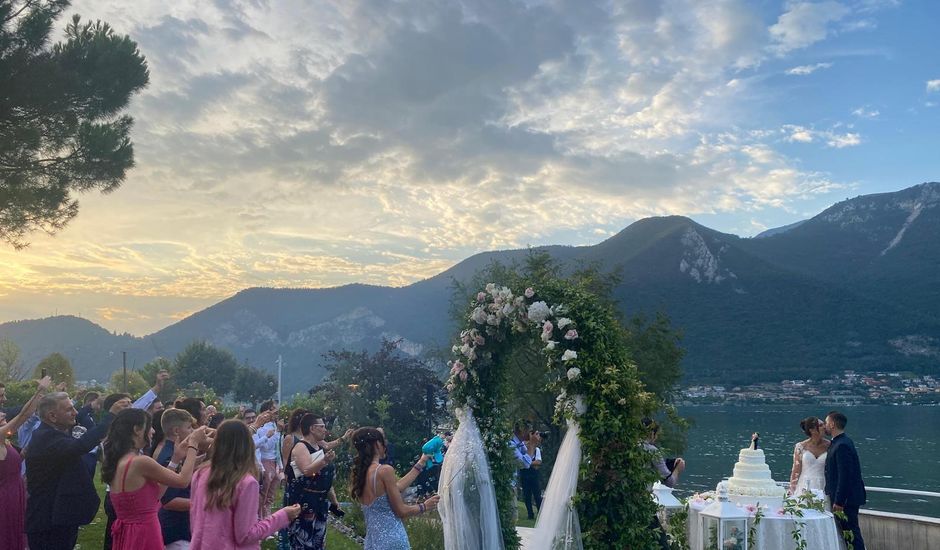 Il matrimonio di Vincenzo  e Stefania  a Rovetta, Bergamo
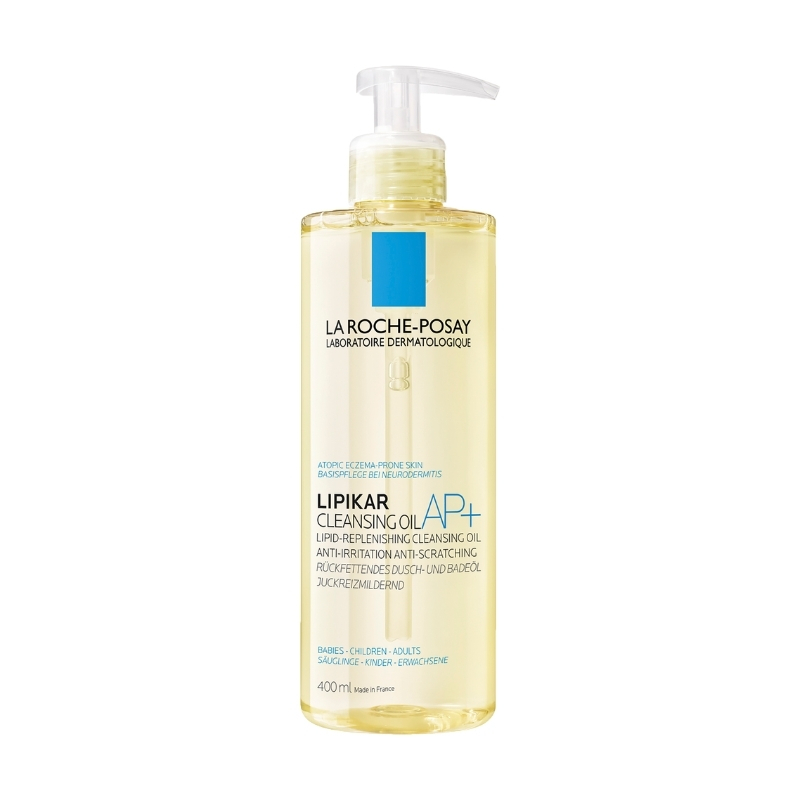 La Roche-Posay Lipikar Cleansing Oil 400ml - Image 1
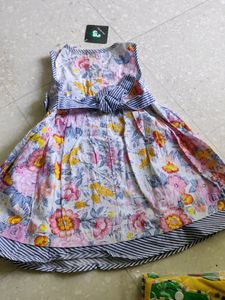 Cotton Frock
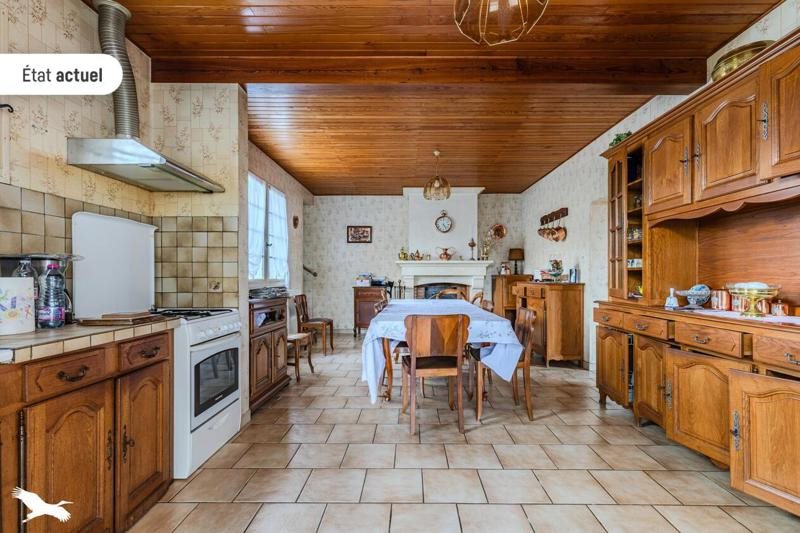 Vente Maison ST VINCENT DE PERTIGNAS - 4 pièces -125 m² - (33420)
...
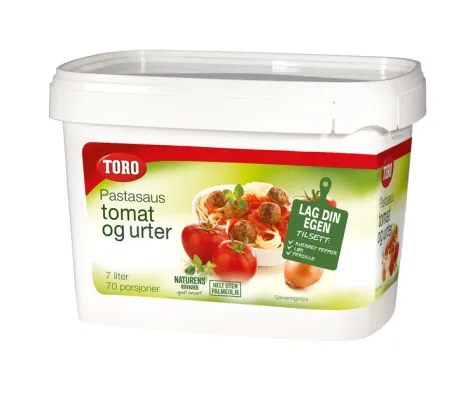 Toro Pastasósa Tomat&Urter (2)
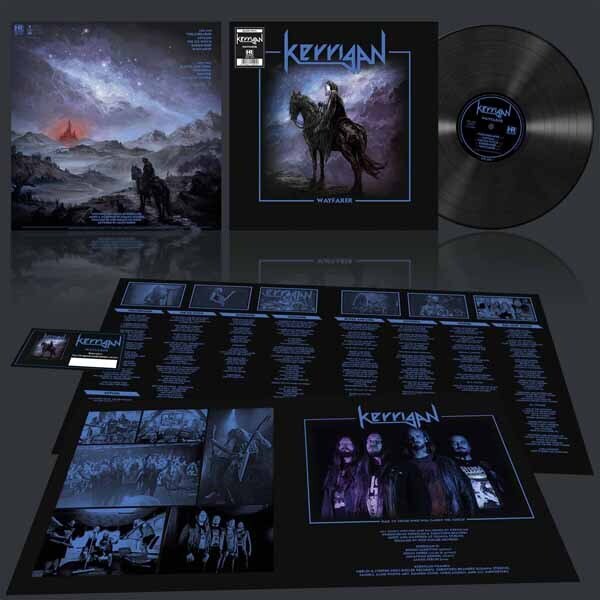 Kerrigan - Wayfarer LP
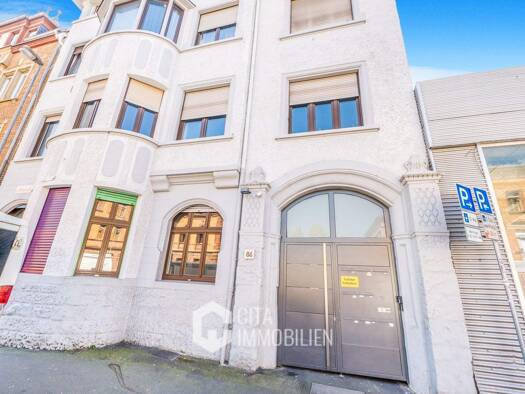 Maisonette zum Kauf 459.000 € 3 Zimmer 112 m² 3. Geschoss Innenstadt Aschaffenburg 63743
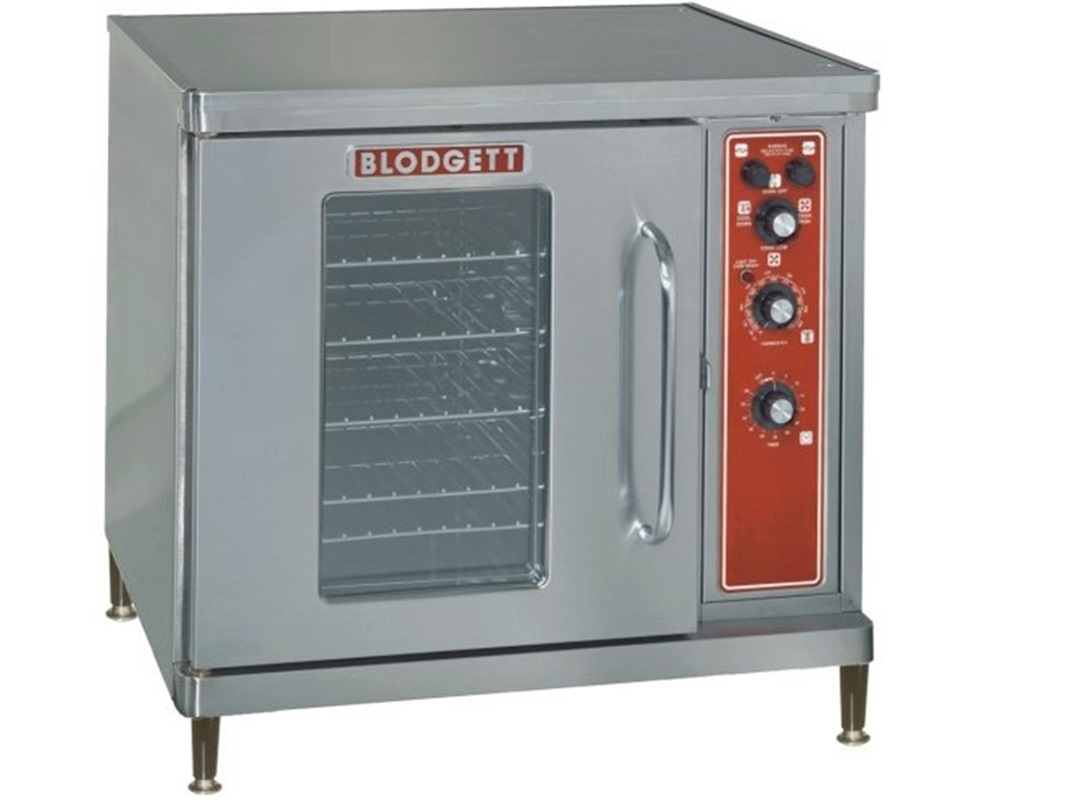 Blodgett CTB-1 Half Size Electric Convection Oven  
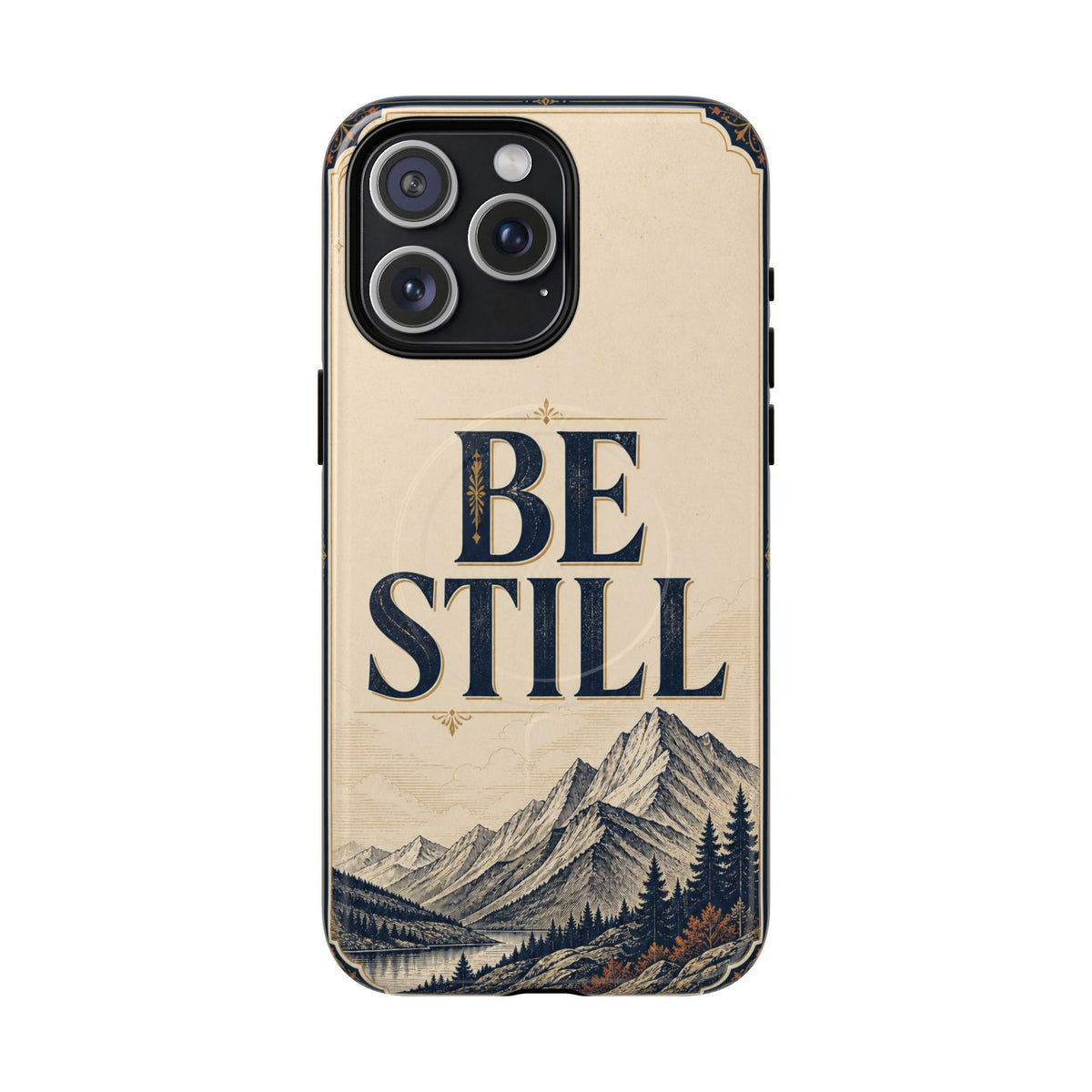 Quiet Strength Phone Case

** Problem details **
Where a picture appears in the records above, omit it, and transcribe exactly the stretch of lines from the one with "Blodgett CTB-1 Half" through the one with "Quiet Strength Phone Case".

** Solved problem **
 Blodgett CTB-1 Half Size Electric Convection Oven  
 Quiet Strength Phone Case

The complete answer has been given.